Level 3 Communications (NASDAQ:LVLT)
Southeastern Asset Management, Fairfax Financial Holdings, Blue Ridge Capital, Longleaf Partners
This company was once among the hottest stocks during the internet bubble, but it suffered in recent years because of overcapacity, limited pricing power and a large debt load. The company is still struggling, but its recent stock deal to acquire Global Crossing could provide a strong catalyst for future price appreciation. The consolidation of major industry players should improve pricing. In addition, LVLT's CEO James Crowe anticipates cost cutting opportunities of as much as $2.5 billion, with $200 million in the first 18 months. This would almost largely offset acquisition integration costs of $200 to $225 million. While it is all too common for management to justify high priced acquisitions (LVLT's buyout price was a 56% premium to the previous day's close) with promises of synergies, the $2.5 billion figure is so substantial relative to the sizes of the target and acquirer that it requires special attention.
General Motors (NYSE:GM)
Perry Corporation, Greenlight Capital, Capital Research Global Investors, Global Thematic Partners
The iconic American car maker has been mired in some political headlines following its controversial reorganization, but it is hard not to appreciate the improved position of this leading car manufacturer. The company has produced five profitable quarters after a miserable stretch that led to bankruptcy. Through brands like Buick, Cadillac, Chevrolet, GM, Daewoo, Isuzu, Holden, Jiefang, Alpheon and Wuling, GM has a strong position in domestic and international markets. The company will remain a dominant brand in the global automotive market for years to come.
General Motors' continued push into high gas mileage automobiles and greener technologies should keep the company at the forefront of the industry.

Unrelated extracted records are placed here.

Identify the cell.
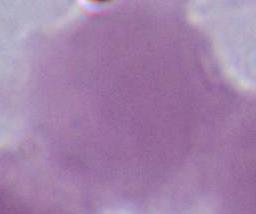

An erythrocyte.

Photomicrograph. 1000x magnification.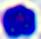
magnification = 400x
modality = micrograph
identification = leukocyteClassify this cell by malaria status.
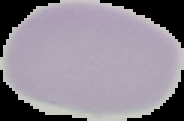

It is uninfected.

Summary:
  - Preparation: thin blood smear
  - Image size: 184×121 pixels
  - Image type: segmented cell region on a black background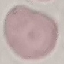

result = negative for malaria parasites
stain = Giemsa
capture = smartphone through the microscope eyepiece
preparation = thin blood film
image type = cell patch, automatically extracted from a larger field of view and resized to 64 × 64 pixels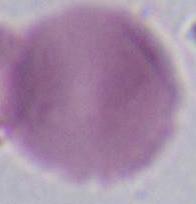

Captured at 1000x magnification. Micrograph. An erythrocyte is shown.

Sales of the Chevy Volt have been mild to date, but the vehicle sales could continue to improve along with regulations increasing the hurdle for minimum gas mileage requirements. As another example of GM's commitment to the future, GM Ventures recently invested $6 million in Proterra Inc, a leading maker of zero emission buses. Not only does the company give GM great exposure to a growth market, it also improves its relationship with innovative VC firms like Kleiner Perkins Caufield & Byers.
With current prices near 52 week lows, GM trades at a trailing P/E of 7.17 and a forward P/E of 6.09.
SIRIUS XM Radio (NASDAQ:SIRI)
John Malone's Liberty Media, Capital World Investors, SAC Capital Advisors
While the satellite radio provider does carry a sizeable $3 billion of debt, the company is nowhere near the speculative stock that it once was. Between the funding deal with Liberty Media during the financial crisis and its strengthening business, the company's speculative nature is becoming moreso by reputation than actuality.
According to Mel Karmazin, the company is rapidly improving its operations and could have its technology installed in 70 million cars by 2015. This is a substantial population of potential users. In addition, the company will likely continue to benefit from the rebound in automotive sales. Finally, the company should also benefit from an increasing exposure in the used car market as new cars equipped with Sirius XM receivers roll off into the used car market as well as through active marketing-- like the recent deal among GM used car dealerships that offered 3 months of service.
Disclosure: I have no positions in any stocks mentioned, but may initiate a long position in LVLT, SIRI, GM over the next 72 hours.